[Task goal]
Please could you give again the lines from the one holding "order: Artiodactyla" through the final line of the data below, exactly, with no other lines?

[Data excerpts]

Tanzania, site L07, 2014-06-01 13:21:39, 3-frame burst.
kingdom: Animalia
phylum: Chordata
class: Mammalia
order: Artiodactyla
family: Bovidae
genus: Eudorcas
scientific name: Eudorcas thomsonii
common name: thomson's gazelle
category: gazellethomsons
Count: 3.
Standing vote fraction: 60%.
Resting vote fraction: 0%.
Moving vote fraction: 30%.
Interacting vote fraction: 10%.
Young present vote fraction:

[Reply]
order: Artiodactyla
family: Bovidae
genus: Eudorcas
scientific name: Eudorcas thomsonii
common name: thomson's gazelle
category: gazellethomsons
Count: 3.
Standing vote fraction: 60%.
Resting vote fraction: 0%.
Moving vote fraction: 30%.
Interacting vote fraction: 10%.
Young present vote fraction:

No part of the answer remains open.